EVAL_CASES checks three different behaviors:
| Case | Expected behavior | Why it matters |
|---|---|---|
safe_learning_plan | completed | The happy path still needs to work |
publish_without_approval | blocked_by_approval | A safe Agent blocks risky actions |
unknown_topic | no_evidence | The Agent should stop when it lacks evidence |
When you improve the Agent, keep these cases. Add new cases instead of replacing them. Regression tests are what stop an Agent project from becoming a one-time performance.
Step 8: Practice Tasks
Complete these in order:
| Level | Task | Passing standard |
|---|---|---|
| Easy | Add a new course material about MCP | A goal containing MCP retrieves it and cites its source |
| Standard | Add a max_steps parameter to run_agent() | A looping planner stops with stopped_max_steps |
| Standard | Add validation_error to EVAL_CASES | Passing a wrong argument type is caught before execution |
| Challenge | Save trace rows per run_id into separate files | You can replay one run without reading the whole log |
| Challenge | Replace choose_next_step() with a model call | Existing evaluation cases still pass |
Step 9: Optional OpenAI Agents SDK Upgrade

The offline script is the required beginner path. After it works, you can replace the hand-written planner with the current OpenAI Agents SDK. The official quickstart installs the package with pip install openai-agents and uses Agent, Runner, and @function_tool as the core building blocks.
Install dependencies:
python3 -m venv .venv
source .venv/bin/activate
pip install openai-agents
export OPENAI_API_KEY="your_api_key_here"

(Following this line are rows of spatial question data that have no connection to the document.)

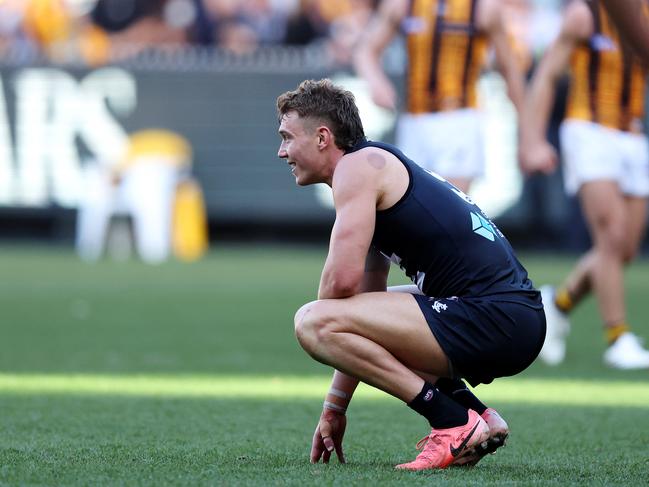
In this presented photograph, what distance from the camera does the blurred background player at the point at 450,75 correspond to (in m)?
8.77

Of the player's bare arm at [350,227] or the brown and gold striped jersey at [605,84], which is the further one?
the brown and gold striped jersey at [605,84]

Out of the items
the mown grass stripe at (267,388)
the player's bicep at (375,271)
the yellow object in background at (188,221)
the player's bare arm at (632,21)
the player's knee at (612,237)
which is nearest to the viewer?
the player's bare arm at (632,21)

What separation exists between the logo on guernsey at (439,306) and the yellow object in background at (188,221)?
1232 cm

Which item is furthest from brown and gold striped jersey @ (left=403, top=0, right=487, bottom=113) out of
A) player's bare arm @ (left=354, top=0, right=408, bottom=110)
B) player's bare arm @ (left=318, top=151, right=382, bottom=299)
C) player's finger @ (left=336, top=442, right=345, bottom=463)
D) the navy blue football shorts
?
player's finger @ (left=336, top=442, right=345, bottom=463)

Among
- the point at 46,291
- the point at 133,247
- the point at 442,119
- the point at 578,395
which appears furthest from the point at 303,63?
the point at 578,395

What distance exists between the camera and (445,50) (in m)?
8.84

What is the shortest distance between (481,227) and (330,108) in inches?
25.9

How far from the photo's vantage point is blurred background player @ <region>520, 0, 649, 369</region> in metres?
8.30

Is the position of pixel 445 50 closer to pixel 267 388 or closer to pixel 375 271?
pixel 267 388

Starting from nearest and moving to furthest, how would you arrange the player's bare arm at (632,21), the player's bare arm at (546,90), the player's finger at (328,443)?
the player's bare arm at (632,21)
the player's finger at (328,443)
the player's bare arm at (546,90)

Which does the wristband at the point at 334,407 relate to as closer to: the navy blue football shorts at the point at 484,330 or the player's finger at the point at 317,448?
the player's finger at the point at 317,448

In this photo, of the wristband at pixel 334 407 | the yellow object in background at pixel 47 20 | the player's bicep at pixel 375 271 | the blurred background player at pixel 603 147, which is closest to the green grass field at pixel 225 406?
the wristband at pixel 334 407

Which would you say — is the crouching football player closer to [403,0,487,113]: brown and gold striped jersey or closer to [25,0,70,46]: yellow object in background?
[403,0,487,113]: brown and gold striped jersey

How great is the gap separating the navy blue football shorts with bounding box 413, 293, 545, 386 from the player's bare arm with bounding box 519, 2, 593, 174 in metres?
3.32
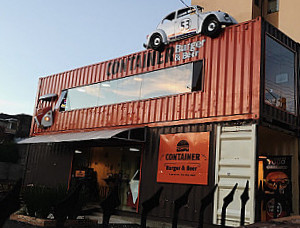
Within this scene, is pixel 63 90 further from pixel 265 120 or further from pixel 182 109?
pixel 265 120

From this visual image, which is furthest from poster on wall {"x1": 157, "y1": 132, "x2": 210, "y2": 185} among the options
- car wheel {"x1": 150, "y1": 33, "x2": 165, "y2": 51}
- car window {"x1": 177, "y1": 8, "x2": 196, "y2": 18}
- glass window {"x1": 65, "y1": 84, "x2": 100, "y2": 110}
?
car window {"x1": 177, "y1": 8, "x2": 196, "y2": 18}

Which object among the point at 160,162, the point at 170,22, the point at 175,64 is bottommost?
the point at 160,162

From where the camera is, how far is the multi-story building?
17828 mm

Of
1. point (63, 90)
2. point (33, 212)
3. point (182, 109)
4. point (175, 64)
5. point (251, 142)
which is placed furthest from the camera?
point (63, 90)

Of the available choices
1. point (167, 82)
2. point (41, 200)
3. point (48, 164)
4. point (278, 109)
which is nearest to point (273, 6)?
point (167, 82)

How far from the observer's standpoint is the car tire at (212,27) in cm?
1029

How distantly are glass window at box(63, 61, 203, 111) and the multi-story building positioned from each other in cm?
947

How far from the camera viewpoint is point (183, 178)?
995cm

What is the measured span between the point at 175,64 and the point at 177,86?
2.78 ft

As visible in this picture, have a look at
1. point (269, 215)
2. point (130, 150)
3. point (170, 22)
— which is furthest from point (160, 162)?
point (170, 22)

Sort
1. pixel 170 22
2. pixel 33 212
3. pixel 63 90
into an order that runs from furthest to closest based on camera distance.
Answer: pixel 63 90, pixel 170 22, pixel 33 212

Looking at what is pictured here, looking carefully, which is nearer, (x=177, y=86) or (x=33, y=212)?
(x=33, y=212)

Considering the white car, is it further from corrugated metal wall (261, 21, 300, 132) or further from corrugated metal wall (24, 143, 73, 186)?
corrugated metal wall (24, 143, 73, 186)

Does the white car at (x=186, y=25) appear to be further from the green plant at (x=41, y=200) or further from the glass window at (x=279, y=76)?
the green plant at (x=41, y=200)
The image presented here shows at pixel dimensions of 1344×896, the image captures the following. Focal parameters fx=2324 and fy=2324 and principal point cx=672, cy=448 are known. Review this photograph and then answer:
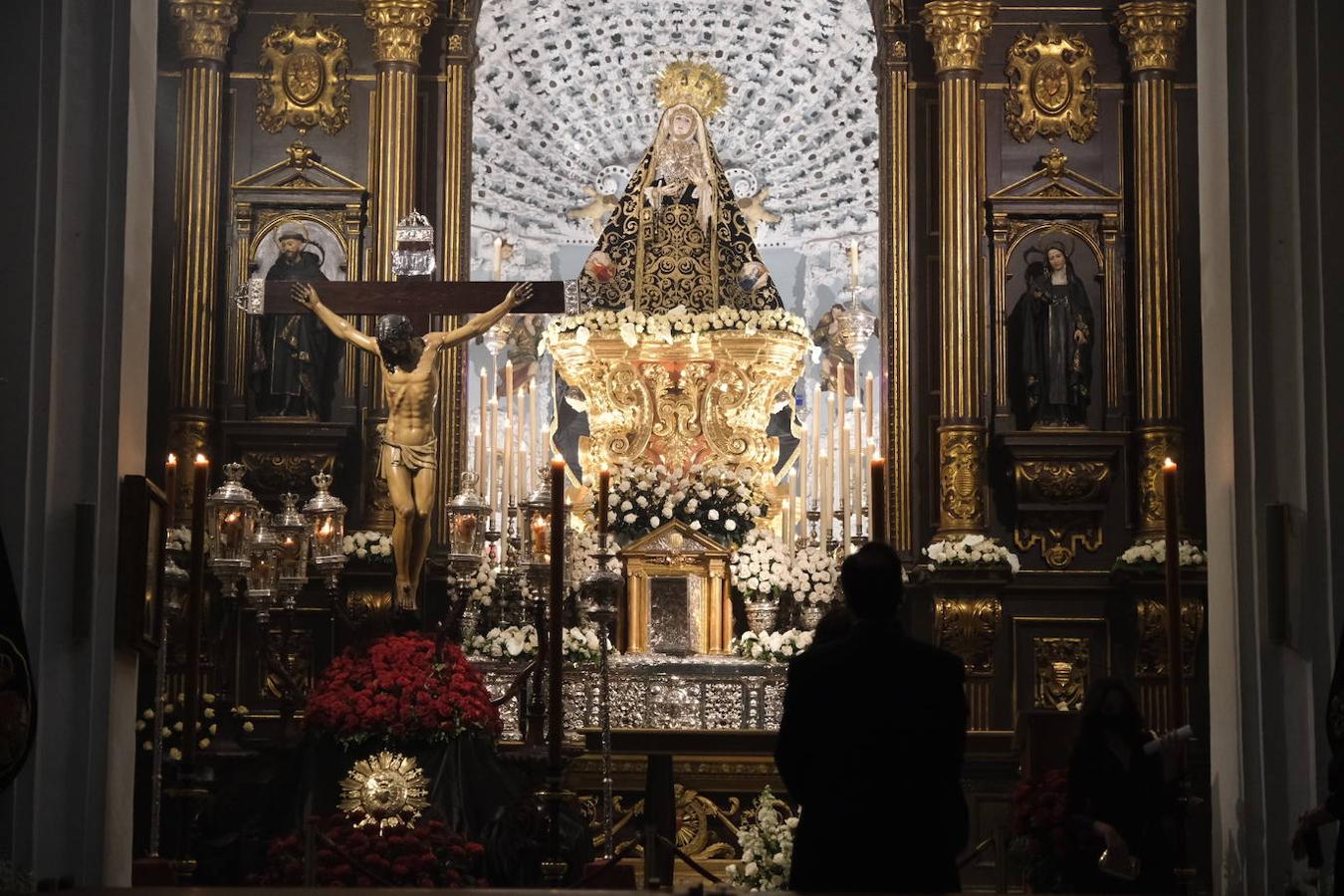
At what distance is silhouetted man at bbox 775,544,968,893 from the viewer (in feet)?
18.3

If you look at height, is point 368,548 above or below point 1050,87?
below

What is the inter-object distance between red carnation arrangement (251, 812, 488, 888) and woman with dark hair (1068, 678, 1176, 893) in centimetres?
237

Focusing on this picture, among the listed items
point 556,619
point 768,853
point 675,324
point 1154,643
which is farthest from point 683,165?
point 556,619

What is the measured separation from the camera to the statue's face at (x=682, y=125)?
15249mm

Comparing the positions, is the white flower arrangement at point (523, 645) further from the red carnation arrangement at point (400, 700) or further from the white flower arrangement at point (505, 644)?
the red carnation arrangement at point (400, 700)

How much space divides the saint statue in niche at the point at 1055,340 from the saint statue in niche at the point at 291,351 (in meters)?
4.46

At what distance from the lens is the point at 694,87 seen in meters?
16.2

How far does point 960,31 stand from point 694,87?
207 centimetres

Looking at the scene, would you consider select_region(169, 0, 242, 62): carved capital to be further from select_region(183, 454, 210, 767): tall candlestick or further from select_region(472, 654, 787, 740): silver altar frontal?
select_region(183, 454, 210, 767): tall candlestick

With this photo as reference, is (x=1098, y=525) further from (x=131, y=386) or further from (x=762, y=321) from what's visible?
(x=131, y=386)

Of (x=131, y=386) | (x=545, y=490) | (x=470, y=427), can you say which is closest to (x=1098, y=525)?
(x=470, y=427)

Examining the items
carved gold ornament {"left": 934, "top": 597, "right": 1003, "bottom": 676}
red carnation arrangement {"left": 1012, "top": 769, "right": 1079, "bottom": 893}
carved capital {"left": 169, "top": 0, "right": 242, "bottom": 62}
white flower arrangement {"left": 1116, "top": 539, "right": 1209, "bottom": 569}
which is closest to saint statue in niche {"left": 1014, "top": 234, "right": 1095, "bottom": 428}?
white flower arrangement {"left": 1116, "top": 539, "right": 1209, "bottom": 569}

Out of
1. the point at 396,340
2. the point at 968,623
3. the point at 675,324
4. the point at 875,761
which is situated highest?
the point at 675,324

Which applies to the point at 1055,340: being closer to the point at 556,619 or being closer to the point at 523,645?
the point at 523,645
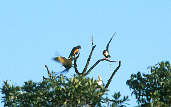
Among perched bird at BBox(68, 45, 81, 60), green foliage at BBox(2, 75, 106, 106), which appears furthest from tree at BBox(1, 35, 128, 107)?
perched bird at BBox(68, 45, 81, 60)

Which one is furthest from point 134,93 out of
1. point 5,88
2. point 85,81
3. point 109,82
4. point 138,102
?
point 5,88

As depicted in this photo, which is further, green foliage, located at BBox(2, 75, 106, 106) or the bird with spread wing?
the bird with spread wing

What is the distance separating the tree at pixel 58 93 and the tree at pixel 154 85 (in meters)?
1.05

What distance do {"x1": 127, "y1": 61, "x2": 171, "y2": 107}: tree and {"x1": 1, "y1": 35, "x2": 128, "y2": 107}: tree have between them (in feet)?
3.44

Create agent_sdk_upgrade.py:
from agents import Agent, Runner, function_tool
@function_tool
def search_course(query: str) -> str:
"""Search a tiny Chapter 9 note set."""
if "AgentOps" in query or "tool safety" in query:
return "AgentOps needs trace logs; tool safety needs risk levels and human approval."
return "No matching course evidence."
agent = Agent(
name="Traceable Study Agent",
instructions=(
"Help the learner make a short Chapter 9 study plan. "
"Use search_course before answering. "
"If the evidence is missing, say that the evidence is missing."
),
tools=[search_course],
)
result = Runner.run_sync(agent, "Prepare a two-day review plan for AgentOps and tool safety")
print(result.final_output)
Run:
python3 agent_sdk_upgrade.py
In a real project, keep the same habits from the offline script:
- define tool schemas clearly;
- log tool calls and observations;
- block high-risk tools without human approval;
- keep evaluation cases that verify both success and safety.
Workshop Completion Standard

You have completed this Chapter 9 hands-on workshop when you can:
- Run
python3 agent_workshop.pyand get the expected output. - Explain
goal,state,tool schema,observation,trace,approval, andevaluation set. - Show why
publish_reportis blocked without approval. - Inspect
logs/agent_traces.jsonland explain one step from the trace. - Add one new tool or evaluation case without breaking the existing cases.
- Explain what the OpenAI Agents SDK replaces and what responsibilities still belong to your application code.
Keep this small project as your Chapter 9 baseline. When later pages introduce MCP, LangGraph, CrewAI, AutoGen, deployment, or multi-Agent systems, compare them back to this script: what part did the framework replace, and what boundary still belongs to you?